Health authorities in each European Union member state, as well as in Iceland, Norway, and Liechtenstein, will now decide separately whether to add Filsuvez to their respective public health programs, which allow patients to access treatments at low or no cost.
The European Commission’s decision comes about two months after the Committee for Medicinal Products for Human Use (CHMP), a branch of the European Medicines Agency (EMA), recommended Filsuvez’s approval. In the U.K., a regulatory decision is expected soon.
The European review process, initiated in March 2021, was marked by two delays. The first was due to a list of outstanding EMA questions that Amryt had to address before further evaluation, and the second was associated with the agency’s call for opinions from EB patients and independent experts before delivering a recommendation.
Filsuvez received orphan drug status in Europe, which in addition to providing financial incentives and regulatory support to accelerate the therapy’s clinical development and regulatory review, offers a 10-year period of market exclusivity upon approval.
The therapy was also granted orphan drug, rare pediatric disease, and fast track designations in the U.S., where a similar application was rejected early this year. The U.S. Food and Drug Administration considered that more evidence of Filsuvez’s effectiveness in EB is needed.
Amryt plans to discuss the nature of the requested data with the agency to address its concerns.
The company noted that Filsuvez’ approval in the European Union provides a regulatory core dossier that may support future regulatory submissions in Latin America and the Middle East.
Originally developed by Birken AG, which was later acquired by Amryt, Filsuvez is a gel based on an extract of birch tree bark that contains high amounts of a compound called betulin. Previous studies suggest that betulin, when applied to the skin, can promote wound healing by activating skin cells and suppressing inflammation.
In 2016, the gel was approved in Europe under the brand name Episalvan for the treatment of partial-thickness skin wounds — those in which the top layers of the skin have been lost due to burns or skin grafts.

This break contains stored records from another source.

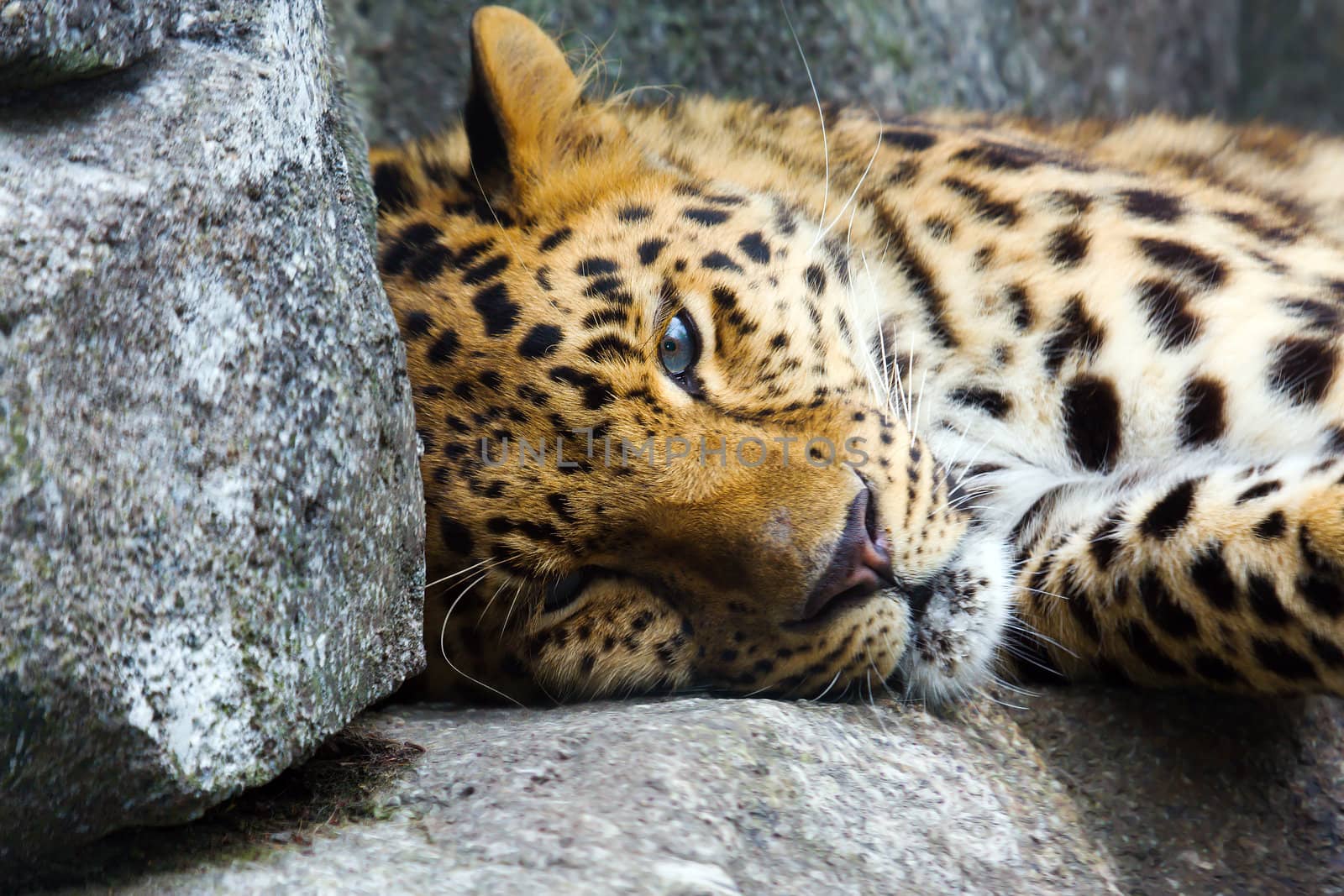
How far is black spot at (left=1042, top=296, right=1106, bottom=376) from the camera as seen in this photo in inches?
135

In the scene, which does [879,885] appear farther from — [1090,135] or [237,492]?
[1090,135]

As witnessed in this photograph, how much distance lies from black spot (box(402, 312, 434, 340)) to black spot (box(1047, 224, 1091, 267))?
1747 mm

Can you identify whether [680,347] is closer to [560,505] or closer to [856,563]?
[560,505]

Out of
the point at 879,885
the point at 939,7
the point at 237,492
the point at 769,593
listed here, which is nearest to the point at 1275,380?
the point at 769,593

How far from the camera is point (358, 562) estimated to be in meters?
2.60

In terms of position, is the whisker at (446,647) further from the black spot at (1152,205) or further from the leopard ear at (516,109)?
the black spot at (1152,205)

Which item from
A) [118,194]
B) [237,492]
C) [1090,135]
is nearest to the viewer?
[118,194]

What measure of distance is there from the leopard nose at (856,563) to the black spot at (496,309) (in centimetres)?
95

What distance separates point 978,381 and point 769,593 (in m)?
1.06

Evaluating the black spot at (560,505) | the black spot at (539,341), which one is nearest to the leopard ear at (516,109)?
the black spot at (539,341)

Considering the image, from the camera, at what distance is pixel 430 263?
3.34 metres

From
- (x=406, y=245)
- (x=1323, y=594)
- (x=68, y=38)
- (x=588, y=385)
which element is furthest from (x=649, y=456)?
(x=1323, y=594)

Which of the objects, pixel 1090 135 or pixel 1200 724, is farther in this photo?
pixel 1090 135

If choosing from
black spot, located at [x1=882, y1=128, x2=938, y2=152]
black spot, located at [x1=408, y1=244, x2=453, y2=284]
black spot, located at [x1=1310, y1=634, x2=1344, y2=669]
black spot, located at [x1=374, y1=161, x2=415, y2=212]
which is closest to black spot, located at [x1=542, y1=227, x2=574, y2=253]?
black spot, located at [x1=408, y1=244, x2=453, y2=284]
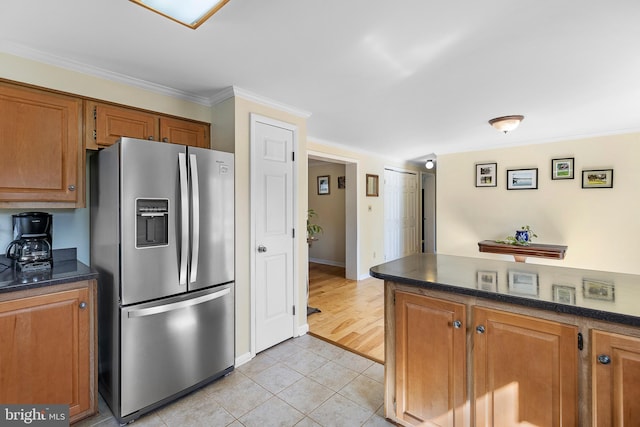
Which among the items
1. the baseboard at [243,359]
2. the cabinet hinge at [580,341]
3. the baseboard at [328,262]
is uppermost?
the cabinet hinge at [580,341]

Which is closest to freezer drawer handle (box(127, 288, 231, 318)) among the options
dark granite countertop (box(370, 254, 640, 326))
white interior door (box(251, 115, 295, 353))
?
white interior door (box(251, 115, 295, 353))

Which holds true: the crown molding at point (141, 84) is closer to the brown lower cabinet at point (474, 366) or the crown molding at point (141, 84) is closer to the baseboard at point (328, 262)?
the brown lower cabinet at point (474, 366)

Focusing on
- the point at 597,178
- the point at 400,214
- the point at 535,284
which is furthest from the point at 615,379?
the point at 400,214

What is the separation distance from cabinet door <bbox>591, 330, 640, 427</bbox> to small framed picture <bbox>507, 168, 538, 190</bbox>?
4153 millimetres

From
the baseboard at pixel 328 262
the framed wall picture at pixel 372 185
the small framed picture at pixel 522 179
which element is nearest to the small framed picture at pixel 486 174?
the small framed picture at pixel 522 179

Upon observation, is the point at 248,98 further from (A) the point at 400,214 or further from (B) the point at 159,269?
(A) the point at 400,214

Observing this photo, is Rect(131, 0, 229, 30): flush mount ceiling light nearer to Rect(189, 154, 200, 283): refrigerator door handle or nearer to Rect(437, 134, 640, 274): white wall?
Rect(189, 154, 200, 283): refrigerator door handle

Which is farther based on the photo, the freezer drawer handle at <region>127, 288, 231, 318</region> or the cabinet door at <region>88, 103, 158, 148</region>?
the cabinet door at <region>88, 103, 158, 148</region>

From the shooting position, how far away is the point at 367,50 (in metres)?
1.88

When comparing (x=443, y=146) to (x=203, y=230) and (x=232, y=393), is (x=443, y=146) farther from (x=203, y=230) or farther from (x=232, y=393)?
(x=232, y=393)

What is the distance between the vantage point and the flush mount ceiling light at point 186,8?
1.31 metres

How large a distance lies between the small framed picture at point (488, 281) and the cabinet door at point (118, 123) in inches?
101

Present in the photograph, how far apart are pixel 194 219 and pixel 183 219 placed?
78 millimetres

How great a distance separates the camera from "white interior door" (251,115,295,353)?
8.52 ft
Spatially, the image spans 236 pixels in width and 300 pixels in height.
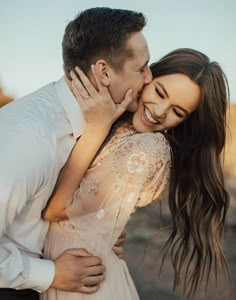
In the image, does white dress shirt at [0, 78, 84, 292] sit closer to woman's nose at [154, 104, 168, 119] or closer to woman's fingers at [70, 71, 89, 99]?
woman's fingers at [70, 71, 89, 99]

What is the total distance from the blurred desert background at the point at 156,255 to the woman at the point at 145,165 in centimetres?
139

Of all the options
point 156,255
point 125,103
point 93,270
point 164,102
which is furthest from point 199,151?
point 156,255

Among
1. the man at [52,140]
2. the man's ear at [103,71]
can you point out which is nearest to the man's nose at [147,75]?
the man at [52,140]

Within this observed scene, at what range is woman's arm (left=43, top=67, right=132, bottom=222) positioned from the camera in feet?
4.47

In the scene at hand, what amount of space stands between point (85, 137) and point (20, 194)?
0.71 ft

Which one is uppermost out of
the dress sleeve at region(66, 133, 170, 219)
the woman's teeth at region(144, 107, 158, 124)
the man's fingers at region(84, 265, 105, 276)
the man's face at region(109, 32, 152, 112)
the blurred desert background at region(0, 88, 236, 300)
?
the man's face at region(109, 32, 152, 112)

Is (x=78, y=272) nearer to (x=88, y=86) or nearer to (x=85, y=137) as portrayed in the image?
(x=85, y=137)

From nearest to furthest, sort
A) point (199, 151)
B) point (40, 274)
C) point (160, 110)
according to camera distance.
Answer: point (40, 274) < point (160, 110) < point (199, 151)

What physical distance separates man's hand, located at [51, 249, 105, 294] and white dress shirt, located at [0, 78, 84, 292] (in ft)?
0.08

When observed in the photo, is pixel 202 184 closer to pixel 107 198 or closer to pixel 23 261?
pixel 107 198

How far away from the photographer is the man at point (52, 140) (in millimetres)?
1235

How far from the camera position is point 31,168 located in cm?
122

Such wounds also occur in people with EB, a group of rare skin disorders characterized by extremely fragile skin that is prone to form blisters.

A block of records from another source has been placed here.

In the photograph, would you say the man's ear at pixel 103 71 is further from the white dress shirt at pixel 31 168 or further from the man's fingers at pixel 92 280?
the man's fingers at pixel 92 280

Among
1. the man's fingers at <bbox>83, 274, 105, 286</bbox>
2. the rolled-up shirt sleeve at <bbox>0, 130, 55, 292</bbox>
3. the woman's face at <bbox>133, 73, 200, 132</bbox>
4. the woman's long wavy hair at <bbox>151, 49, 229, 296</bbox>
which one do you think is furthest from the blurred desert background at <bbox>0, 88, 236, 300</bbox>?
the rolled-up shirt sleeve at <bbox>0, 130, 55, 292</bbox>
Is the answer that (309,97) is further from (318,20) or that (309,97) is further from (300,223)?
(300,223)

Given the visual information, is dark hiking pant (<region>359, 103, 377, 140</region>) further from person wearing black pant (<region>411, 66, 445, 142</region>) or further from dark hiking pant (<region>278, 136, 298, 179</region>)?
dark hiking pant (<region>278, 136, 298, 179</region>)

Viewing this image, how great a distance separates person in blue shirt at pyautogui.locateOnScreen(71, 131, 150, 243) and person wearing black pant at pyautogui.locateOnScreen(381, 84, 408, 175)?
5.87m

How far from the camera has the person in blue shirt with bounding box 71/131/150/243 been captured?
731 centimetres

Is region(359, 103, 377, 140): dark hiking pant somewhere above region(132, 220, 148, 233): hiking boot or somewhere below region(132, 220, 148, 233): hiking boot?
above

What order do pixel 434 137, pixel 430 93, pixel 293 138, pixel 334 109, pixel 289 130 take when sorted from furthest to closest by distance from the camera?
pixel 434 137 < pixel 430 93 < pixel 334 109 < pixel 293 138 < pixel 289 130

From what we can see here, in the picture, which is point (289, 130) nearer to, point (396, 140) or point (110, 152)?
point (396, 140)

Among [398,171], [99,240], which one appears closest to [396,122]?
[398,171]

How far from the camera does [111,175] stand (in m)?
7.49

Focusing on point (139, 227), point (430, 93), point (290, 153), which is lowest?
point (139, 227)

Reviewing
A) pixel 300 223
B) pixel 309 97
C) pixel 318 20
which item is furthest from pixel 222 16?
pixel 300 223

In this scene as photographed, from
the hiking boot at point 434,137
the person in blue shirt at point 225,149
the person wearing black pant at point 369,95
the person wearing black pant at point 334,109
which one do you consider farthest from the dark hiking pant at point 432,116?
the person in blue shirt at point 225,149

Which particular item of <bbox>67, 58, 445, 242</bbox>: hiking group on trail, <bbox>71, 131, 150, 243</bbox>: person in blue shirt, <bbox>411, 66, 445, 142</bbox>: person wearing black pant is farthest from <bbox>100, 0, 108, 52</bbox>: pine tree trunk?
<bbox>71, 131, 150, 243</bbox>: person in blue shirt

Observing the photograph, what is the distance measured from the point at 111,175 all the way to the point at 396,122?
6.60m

The European Commission’s decision was mainly supported by top-line results from the global Phase 3 EASE clinical trial (NCT03068780) — the largest ever in EB, according to Amryt.

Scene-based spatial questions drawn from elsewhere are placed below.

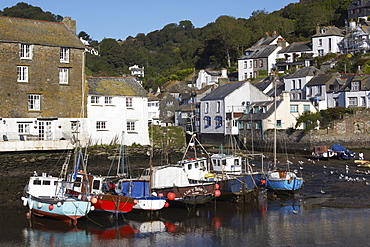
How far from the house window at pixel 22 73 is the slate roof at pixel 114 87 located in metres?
4.95

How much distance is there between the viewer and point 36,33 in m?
37.6

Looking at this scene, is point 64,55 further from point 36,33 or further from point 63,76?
point 36,33

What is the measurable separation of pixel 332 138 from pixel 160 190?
3084 cm

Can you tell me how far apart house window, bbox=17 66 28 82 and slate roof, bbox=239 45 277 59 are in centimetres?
5618

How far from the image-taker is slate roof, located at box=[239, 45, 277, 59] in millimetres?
86125

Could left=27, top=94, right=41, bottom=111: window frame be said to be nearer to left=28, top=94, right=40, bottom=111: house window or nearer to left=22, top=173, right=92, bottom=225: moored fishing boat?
left=28, top=94, right=40, bottom=111: house window

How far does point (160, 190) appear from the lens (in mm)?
26344

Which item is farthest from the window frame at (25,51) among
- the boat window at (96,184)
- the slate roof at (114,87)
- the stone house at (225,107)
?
the stone house at (225,107)

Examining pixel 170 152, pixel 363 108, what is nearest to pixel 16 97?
pixel 170 152

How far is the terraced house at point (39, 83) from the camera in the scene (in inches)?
1394

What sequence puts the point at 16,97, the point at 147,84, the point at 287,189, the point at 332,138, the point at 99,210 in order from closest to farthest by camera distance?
the point at 99,210, the point at 287,189, the point at 16,97, the point at 332,138, the point at 147,84

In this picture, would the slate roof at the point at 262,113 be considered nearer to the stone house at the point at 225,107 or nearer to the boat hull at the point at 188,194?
the stone house at the point at 225,107

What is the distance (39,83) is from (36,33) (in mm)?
4108

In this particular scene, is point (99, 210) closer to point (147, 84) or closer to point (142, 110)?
point (142, 110)
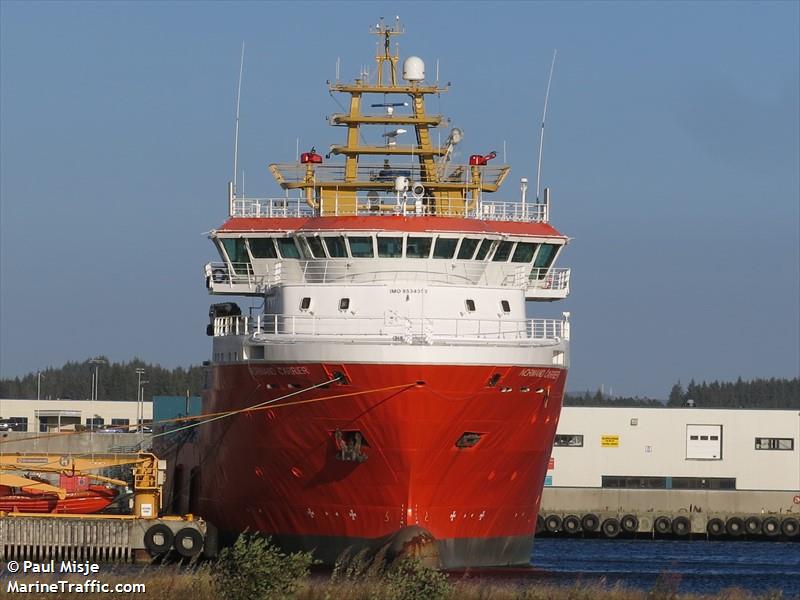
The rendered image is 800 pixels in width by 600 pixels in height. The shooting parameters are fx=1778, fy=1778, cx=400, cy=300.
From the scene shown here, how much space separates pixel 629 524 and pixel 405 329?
29533 millimetres

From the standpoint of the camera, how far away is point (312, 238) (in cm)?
4881

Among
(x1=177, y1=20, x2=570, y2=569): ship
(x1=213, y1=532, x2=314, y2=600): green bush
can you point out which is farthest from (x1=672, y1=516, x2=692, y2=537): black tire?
(x1=213, y1=532, x2=314, y2=600): green bush

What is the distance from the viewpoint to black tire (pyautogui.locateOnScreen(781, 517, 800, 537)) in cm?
7250

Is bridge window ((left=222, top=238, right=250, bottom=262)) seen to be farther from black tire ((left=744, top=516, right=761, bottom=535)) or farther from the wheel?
black tire ((left=744, top=516, right=761, bottom=535))

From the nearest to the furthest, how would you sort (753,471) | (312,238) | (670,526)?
(312,238)
(670,526)
(753,471)

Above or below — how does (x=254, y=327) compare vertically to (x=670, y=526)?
above

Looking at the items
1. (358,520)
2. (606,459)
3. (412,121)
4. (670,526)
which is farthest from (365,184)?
(606,459)

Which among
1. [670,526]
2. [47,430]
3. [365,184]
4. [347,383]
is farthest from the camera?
[47,430]

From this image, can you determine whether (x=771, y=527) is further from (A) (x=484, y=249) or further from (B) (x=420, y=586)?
(B) (x=420, y=586)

Involving 58 sites across 28 countries, the study tested Filsuvez against a placebo gel in 156 children and 67 adults with either JEB, DEB, or Kindler syndrome who had an EB-related wound between 10 and 50 square centimeters in size (about 1.5 to 8 square inches) for three or more weeks, but less than nine months.
JEB and DEB are more common forms of EB, while Kindler syndrome is a very rare form.
Participants were randomly assigned to use either Filsuvez or a placebo gel for three months.
EASE’s top-line findings showed that the trial met its main goal, with a significantly greater proportion of Filsuvez-treated patients exhibiting wound closure within 45 days, compared with those using a placebo gel (41.3% vs. 28.9%).
This benefit was exclusive to participants with recessive DEB, who showed a 72% higher likelihood of wound closure within 45 days with Filsuvez relative to a placebo gel.
No significant differences in wound closure were detected between Filsuvez and a placebo among participants with dominant DEB or JEB. Recessive DEB is commonly more severe than dominant DEB.
While a greater proportion of patients using Filsuvez showed wound closure within three months — and faster than those on the placebo gel — these differences failed to reach statistical significance.
According to participants’ reports, Filsuvez was associated with significantly less pain during dressing changes on day 14, compared with the placebo gel. However, at three months there was only a trend favoring the therapeutic gel.
Similarly, greater reductions in total body wound burden and total area of EB partial-thickness wounds were also reported by patients treated with Filsuvez, but these differences were, again, not significant.
This meant that EASE’s secondary goals were not attained.
Filsuvez was generally safe and well-tolerated, with the most frequent adverse events including wound complications, itching, wound infection, fever, and low levels of red blood cells.
All participants who completed the three-month period entered the study’s extension phase, in which all are using Filsuvez for two years to heal their wounds. The goal is to evaluate the therapy’s safety over the long-term.